仮想空間内で業務の資料も見れないし、キーボード入力もできず、議論したことのメモも取れないし、それを参加メンバーでシェアすることもできません。臨場感ある空間で身振り手振りして喋るのみ…
仮想世界の中で「閉じる」タスクであれば良いのですが、弊社が求めていたのは仮想世界の中で現実世界の仕事をするということ。上述の理由でやはり会議が成立せず、VR会議の常用は時期尚早という結論を出しました。それが2020年初頭。
その後、同年秋に Oculus Quest2 (2020) が登場し、翌年夏にビジネス会議用VRと銘打った Quest2 専用サービス horizon Workrooms がリリースされます。
早速試したところ、想像を遥かに超えたVRの進化を体験できました。
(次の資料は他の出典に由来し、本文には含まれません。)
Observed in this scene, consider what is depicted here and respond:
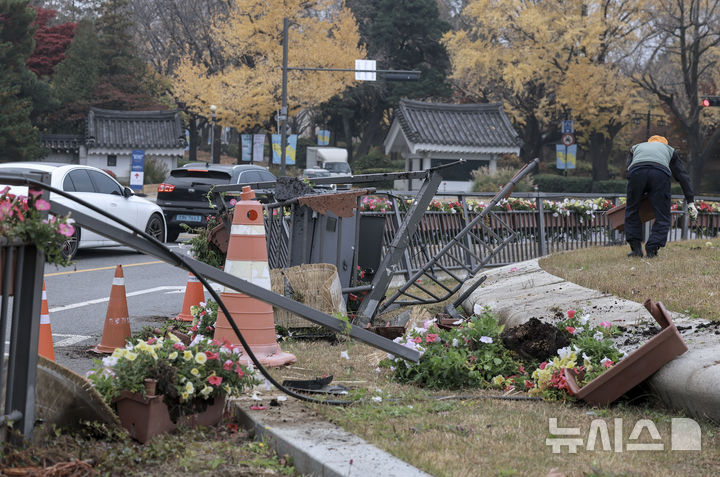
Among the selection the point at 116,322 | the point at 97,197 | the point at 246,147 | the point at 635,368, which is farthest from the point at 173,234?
the point at 246,147

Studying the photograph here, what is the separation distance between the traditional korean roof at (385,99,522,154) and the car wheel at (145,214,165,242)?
28.9 metres

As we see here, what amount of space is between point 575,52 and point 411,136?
33.1 feet

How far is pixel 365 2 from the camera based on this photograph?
208 feet

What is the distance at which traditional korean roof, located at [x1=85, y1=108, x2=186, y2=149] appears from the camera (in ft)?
164

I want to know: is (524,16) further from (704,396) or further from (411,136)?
(704,396)

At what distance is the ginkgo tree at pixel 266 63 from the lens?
51.2 meters

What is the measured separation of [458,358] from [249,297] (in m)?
1.65

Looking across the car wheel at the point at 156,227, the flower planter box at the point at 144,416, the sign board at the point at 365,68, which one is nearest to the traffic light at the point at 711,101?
the car wheel at the point at 156,227

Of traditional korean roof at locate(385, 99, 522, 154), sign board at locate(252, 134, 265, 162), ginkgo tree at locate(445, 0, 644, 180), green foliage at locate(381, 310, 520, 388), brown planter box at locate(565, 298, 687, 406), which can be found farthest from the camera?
sign board at locate(252, 134, 265, 162)

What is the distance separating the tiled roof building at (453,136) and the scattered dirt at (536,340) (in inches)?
1575

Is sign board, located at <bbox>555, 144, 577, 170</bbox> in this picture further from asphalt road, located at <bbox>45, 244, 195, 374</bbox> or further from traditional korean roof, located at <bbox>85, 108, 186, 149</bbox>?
asphalt road, located at <bbox>45, 244, 195, 374</bbox>

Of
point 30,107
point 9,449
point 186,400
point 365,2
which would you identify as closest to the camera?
point 9,449

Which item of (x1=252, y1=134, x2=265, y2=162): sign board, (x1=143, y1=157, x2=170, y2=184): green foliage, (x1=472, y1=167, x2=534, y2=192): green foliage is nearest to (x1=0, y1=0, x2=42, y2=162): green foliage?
(x1=143, y1=157, x2=170, y2=184): green foliage

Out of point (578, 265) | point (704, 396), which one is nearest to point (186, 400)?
point (704, 396)
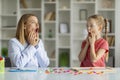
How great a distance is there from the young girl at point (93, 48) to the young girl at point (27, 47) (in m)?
0.39

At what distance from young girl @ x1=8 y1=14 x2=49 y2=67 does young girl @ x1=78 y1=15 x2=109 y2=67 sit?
39cm

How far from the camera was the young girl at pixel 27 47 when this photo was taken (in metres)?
2.58

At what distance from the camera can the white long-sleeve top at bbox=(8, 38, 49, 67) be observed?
2.57 meters

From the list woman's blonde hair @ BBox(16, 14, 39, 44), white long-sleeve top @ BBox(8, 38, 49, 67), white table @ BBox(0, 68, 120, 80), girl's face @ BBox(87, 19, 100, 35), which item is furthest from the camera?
girl's face @ BBox(87, 19, 100, 35)

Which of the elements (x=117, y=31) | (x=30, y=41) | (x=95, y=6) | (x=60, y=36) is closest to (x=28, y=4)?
(x=60, y=36)

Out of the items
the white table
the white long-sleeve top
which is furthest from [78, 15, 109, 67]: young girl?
the white table

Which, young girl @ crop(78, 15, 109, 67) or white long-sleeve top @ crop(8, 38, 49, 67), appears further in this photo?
young girl @ crop(78, 15, 109, 67)

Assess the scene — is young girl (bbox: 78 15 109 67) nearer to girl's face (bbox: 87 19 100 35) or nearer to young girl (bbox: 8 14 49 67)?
girl's face (bbox: 87 19 100 35)

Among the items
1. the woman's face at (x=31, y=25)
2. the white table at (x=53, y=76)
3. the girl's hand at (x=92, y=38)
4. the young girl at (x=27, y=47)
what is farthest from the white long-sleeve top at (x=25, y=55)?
the girl's hand at (x=92, y=38)

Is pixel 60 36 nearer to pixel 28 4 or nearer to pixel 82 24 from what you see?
pixel 82 24

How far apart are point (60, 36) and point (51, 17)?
17.8 inches

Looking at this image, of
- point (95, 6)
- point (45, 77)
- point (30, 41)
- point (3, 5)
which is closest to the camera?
point (45, 77)

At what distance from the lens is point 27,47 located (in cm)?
267

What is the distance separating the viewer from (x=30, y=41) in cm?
267
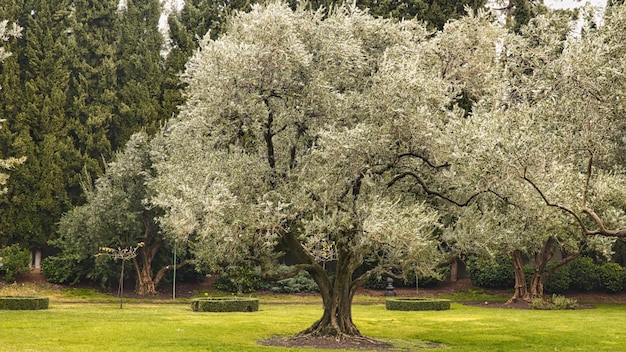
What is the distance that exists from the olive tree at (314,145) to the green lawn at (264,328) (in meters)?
2.92

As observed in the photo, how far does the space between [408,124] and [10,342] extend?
12308 mm

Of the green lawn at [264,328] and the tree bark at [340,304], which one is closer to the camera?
the green lawn at [264,328]

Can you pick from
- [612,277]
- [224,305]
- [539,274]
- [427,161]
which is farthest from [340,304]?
[612,277]

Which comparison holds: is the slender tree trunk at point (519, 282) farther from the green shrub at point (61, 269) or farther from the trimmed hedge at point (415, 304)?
the green shrub at point (61, 269)

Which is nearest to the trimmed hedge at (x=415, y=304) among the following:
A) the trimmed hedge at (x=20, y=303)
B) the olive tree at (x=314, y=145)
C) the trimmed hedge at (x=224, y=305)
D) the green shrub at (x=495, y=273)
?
the trimmed hedge at (x=224, y=305)

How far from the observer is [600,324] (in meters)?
27.1

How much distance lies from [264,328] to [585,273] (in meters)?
24.0

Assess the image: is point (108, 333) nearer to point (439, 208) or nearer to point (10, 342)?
point (10, 342)

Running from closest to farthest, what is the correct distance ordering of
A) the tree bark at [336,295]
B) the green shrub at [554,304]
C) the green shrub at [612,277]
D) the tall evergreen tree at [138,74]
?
the tree bark at [336,295]
the green shrub at [554,304]
the green shrub at [612,277]
the tall evergreen tree at [138,74]

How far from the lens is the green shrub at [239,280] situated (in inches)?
1661

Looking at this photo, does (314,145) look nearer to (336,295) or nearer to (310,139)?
(310,139)

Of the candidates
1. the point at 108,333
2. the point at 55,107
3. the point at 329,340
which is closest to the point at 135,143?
the point at 55,107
ビジネス会議に必要最低限な機能も備えていることも分かり、これなら常用できると判断。
従業員やパートナーのエンジニアさんに1人1台購入&配布して、実験に付き合ってもらうことにしました。
で、2022年からは全てVR会議に切り替えて今に至ります。
Quest2 + Workrooms でできることやメリット
初回の設定が少々面倒ですが、一度設定しておけば、会議の時間になったら Quest2 をかぶって Workrooms アプリを起動するだけなので、慣れれば Google Meet や Zoom でビデオ会議を始める労力と大差ありません。
ゴーグルをかぶればそこは Workrooms の仮想会議室。参加者全員が揃ったら会議スタートです。全員が揃うまで雑談したり、資料を準備して待ったりすることもあります。
交通機関で移動したり資料を持って部屋移動する代わりにゴーグルをかぶるという違いはありますが、同じ空間に「集まる」のは現実世界の会議と一緒です。参加者の空間を「繋げる」ビデオ会議と大きく異なる点ですね。
では、VR会議では、どれぐらい現実世界の会議室と同じことができるのでしょうか。以下に Quest2 + Workrooms の主だった特徴を列挙してみました。
会話
仮想世界での会話は発話者の方向から聞こえる身振り手振り
現実世界での上半身(手・指・腕等)の動きが仮想世界に反映されるコンピュータの持ち込み
普段使ってるWin/Macを仮想会議室内でそのまま使える入力装置の持ち込み
現実世界のキーボードに重なるように手元に仮想キーボードが現れて入力可能プロジェクターで資料共有
仮想プロジェクターを使ったプレゼンや資料共有が可能黒板でブレスト
仮想ペンを使って仮想黒板に自由に書くことができる
操作するのにある程度の慣れは必要なのですが、ビジネス会議に必要十分な機能が一式備わっています。
加えて、余り本質的ではないですが、仮想空間ならではの面白みもあります。
レイアウトや景色を1アクションで切り替えられる
1アクションで座席移動できる
仮想プロジェクターに投影された画面を自分の目の前に表示できる
仮想黒板を自分の机上に投影して書き込むこともできる
先日のアップデートでは新たなルームが追加され、ビーチで会議ができるようになりました。ワーケーションっぽい気分を味わえたりします(笑)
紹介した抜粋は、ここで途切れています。